Search code examples
algorithm

Find the mth largest element


Given an array of n integers, the values in array are 1 to n in any order.

Given another integer m as input.

Now pick the first m items from array (a sub-array of above array) and find the mth largest element from this sub-array.

Next pick the first m+1 items from array and find the mth largest element from this sub-array

so on.. till sub-array holds all n items.

Example:

n = 4
arr = [4,2,1,3]
m = 2

Result:

[2,2,3]

Explanation:

a) m items = [4,2] , mth largest = 2nd largest = 2
b) m+1 items = [4,2,1], 2nd largest = 2
c) m+2 items = [4,2,1,3], 2nd largest = 3

so result is [2,2,3]

This is my code:

static List<Integer> solve(List<Integer> arr, int m) {
   List<Integer> result = new ArrayList<>();
   int n = arr.size();
   for(int i=m; i<=n; i++) {
    List<Integer> sub = arr.subList(0, i);
    Collections.sort(sub, Collections.reverseOrder());
    result.add(sub.get(m-1));
   }
   return result;
}

I want to optimize it so it takes less time to run, what is the correct approach to solve this?


Solution

  • Linear:

    1. create a length n+1 bitvector and set the m bits corresponding to the first m integers. keep track of the smallest integer you've seen so far and set i to this value, and put i in your answer array.

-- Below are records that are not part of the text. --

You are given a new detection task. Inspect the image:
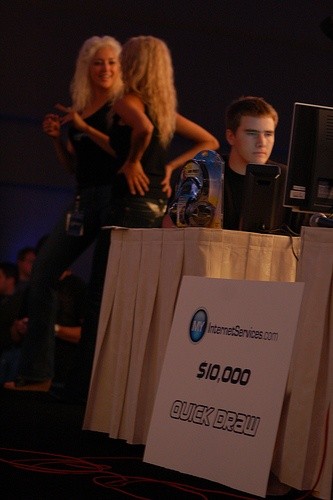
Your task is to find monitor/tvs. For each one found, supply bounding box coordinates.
[239,164,310,237]
[283,102,333,218]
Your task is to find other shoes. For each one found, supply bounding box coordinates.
[5,378,53,391]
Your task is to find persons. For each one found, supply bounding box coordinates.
[0,35,219,393]
[219,96,311,234]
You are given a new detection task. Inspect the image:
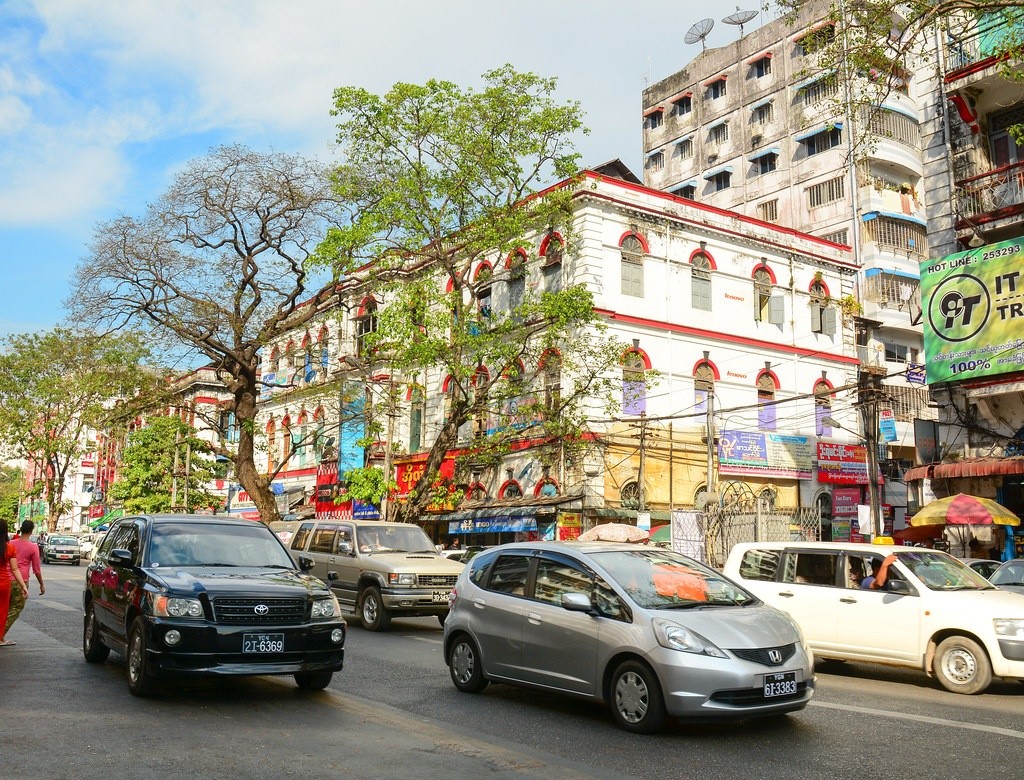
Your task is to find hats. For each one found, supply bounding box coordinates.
[39,531,45,535]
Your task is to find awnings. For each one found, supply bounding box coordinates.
[419,507,556,532]
[903,456,1024,481]
[85,508,123,528]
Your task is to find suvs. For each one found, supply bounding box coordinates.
[722,534,1024,696]
[441,540,819,735]
[83,513,347,698]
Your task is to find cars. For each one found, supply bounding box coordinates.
[912,557,1016,587]
[29,530,108,566]
[440,543,501,565]
[985,558,1024,596]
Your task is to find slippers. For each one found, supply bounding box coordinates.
[1,640,17,645]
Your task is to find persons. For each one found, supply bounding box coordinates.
[0,520,45,646]
[450,538,460,552]
[12,530,20,539]
[38,530,46,551]
[862,553,897,589]
[439,539,448,550]
[922,537,934,549]
[86,565,139,617]
[338,532,355,554]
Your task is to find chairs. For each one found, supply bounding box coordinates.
[849,558,865,589]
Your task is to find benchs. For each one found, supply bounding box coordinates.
[797,573,832,585]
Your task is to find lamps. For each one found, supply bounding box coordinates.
[968,228,985,247]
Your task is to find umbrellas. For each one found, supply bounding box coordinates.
[577,523,650,542]
[909,492,1020,557]
[651,525,672,543]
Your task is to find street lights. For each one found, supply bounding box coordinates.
[820,416,882,536]
[344,355,398,521]
[215,456,233,517]
[1,472,24,530]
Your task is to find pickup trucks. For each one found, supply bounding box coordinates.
[269,518,469,633]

    2. To process an integer k:

      • 2a) If k < i, ignore it.
      • 2b) if k > i, set the k'th bit of your bitvector, and increment i until it reaches another set bit.
      • 2c) append i to your answer.

    This is linear because we increment at most n times across the algorithm.

    Example:

    n = 4
    arr = [4,2,1,3]
    m = 2
    
    step, bitvector, answer, notes
    0     10100      [2]     The final 0 in 10100 is the 0th index, which we ignore.
    1     10100      [2, 2]     1 is smaller than 2, so it doesn't affect our answer.
    2     11100      [2, 2, 3]  3 is bigger than 2, so we increment i until we hit another set bit, in this case 3.
    

    Ruby Code: This function takes in n and m, generates a shuffled array of 1-n, and then uses my approach to get the output you're looking for in linear time.

    
        def f(n, m)
          # We'll use two indices for this:
          #   i: we use i to parse the whole array
          #   j: we use j for the mth largest element
          
          # create an array by shuffling 1-n
          arr = 1.upto(n).to_a.shuffle!
          # initialize variables
          ans = []
          bitvec = 0
          j = arr[0]
          
          # parse the first m elts of arr
          0.upto(m-1) do |i|
            elt = arr[i]
            bitvec |= 1 << elt  # set the bit that matches the elt
            if elt < j
              j = elt
            end
          end
          ans.append(j)
          
          # parse the rest of the array
          m.upto(n-1) do |i|
            elt = arr[i]
            if elt > j
              # set the corresponding bit
              bitvec |= 1 << elt
              
              # increment j until we encounter the next set bit
              loop do
                # increment j
                j += 1
        
                # if the new j'th bit is set
                break if bitvec & 1 << j > 0
              end 
            end
            ans.append(j)
          end
          
          return "input arr = #{arr.to_s}; ans = #{ans.to_s}"
        end
    
    

    Here's some sample output:

    > f(10,4)
    => "input arr = [3, 2, 8, 5, 1, 10, 7, 9, 6, 4]; ans = [2, 2, 3, 5, 7, 7, 7]"
    > f(10,4)
    => "input arr = [3, 8, 4, 10, 1, 2, 7, 9, 6, 5]; ans = [3, 3, 3, 4, 7, 7, 7]"
    > f(10,4)
    => "input arr = [8, 2, 7, 9, 3, 10, 1, 6, 4, 5]; ans = [2, 3, 7, 7, 7, 7, 7]"
    > f(10,4)
    => "input arr = [8, 4, 6, 3, 1, 9, 10, 2, 5, 7]; ans = [3, 3, 4, 6, 6, 6, 7]"
    > f(10,4)
    => "input arr = [3, 9, 2, 7, 10, 4, 8, 1, 5, 6]; ans = [2, 3, 4, 7, 7, 7, 7]"
    

    My answer is linear time and linear space, or more specifically, O(n) time and O(n) space.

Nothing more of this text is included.